Give every line again exactly as it appears, please, but not the pictures.
--
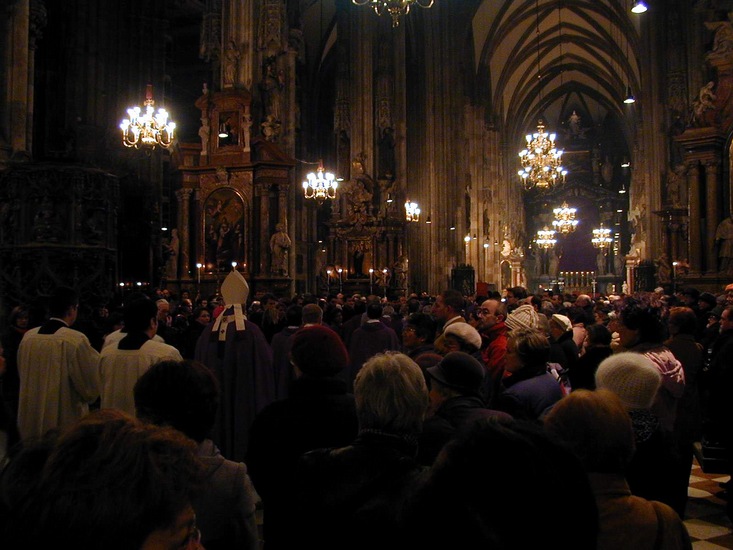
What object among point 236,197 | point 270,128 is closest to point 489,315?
point 236,197

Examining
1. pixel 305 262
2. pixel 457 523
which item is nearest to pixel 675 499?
pixel 457 523

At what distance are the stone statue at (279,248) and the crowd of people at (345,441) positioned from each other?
10.5 meters

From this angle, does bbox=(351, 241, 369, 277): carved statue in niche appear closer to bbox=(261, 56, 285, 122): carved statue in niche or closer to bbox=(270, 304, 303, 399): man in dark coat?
bbox=(261, 56, 285, 122): carved statue in niche

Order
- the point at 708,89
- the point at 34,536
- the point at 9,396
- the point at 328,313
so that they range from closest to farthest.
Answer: the point at 34,536 → the point at 9,396 → the point at 328,313 → the point at 708,89

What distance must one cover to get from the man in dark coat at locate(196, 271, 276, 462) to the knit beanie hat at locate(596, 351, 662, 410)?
3176 millimetres

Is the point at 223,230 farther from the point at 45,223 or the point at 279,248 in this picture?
the point at 45,223

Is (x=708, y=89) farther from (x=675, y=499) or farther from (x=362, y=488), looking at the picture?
(x=362, y=488)

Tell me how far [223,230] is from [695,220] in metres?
11.5

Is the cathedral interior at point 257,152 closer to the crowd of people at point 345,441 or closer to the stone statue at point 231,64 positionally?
the stone statue at point 231,64

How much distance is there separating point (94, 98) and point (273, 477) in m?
--
ANSWER TO THE PROBLEM »
What object among point 236,197 | point 270,128 is closest to point 489,315?
point 236,197

Examining
1. pixel 305 262
2. pixel 457 523
which item is nearest to pixel 675 499?
pixel 457 523

At what distance are the stone statue at (279,248) and the crowd of people at (345,441) positioned from each other?
10.5 meters

From this angle, does bbox=(351, 241, 369, 277): carved statue in niche appear closer to bbox=(261, 56, 285, 122): carved statue in niche or closer to bbox=(270, 304, 303, 399): man in dark coat?
bbox=(261, 56, 285, 122): carved statue in niche

Order
- the point at 708,89
- the point at 34,536
- the point at 9,396
- the point at 328,313
so that they range from closest to farthest.
Answer: the point at 34,536 → the point at 9,396 → the point at 328,313 → the point at 708,89

What distance must one cover to get from the man in dark coat at locate(196, 271, 276, 462) to the knit beanie hat at locate(596, 351, 662, 410)?
3176 millimetres

Is the point at 223,230 farther from the point at 45,223 or the point at 279,248 in this picture?
the point at 45,223

Is (x=708, y=89) farther from (x=675, y=499) or farther from (x=362, y=488), looking at the picture?
(x=362, y=488)

Tell me how far [223,230] is from [695,220] in metres?
11.5

Is the cathedral interior at point 257,152 closer to the crowd of people at point 345,441 or closer to the stone statue at point 231,64 positionally?
the stone statue at point 231,64

How much distance is there separating point (94, 98) and point (273, 477) in m?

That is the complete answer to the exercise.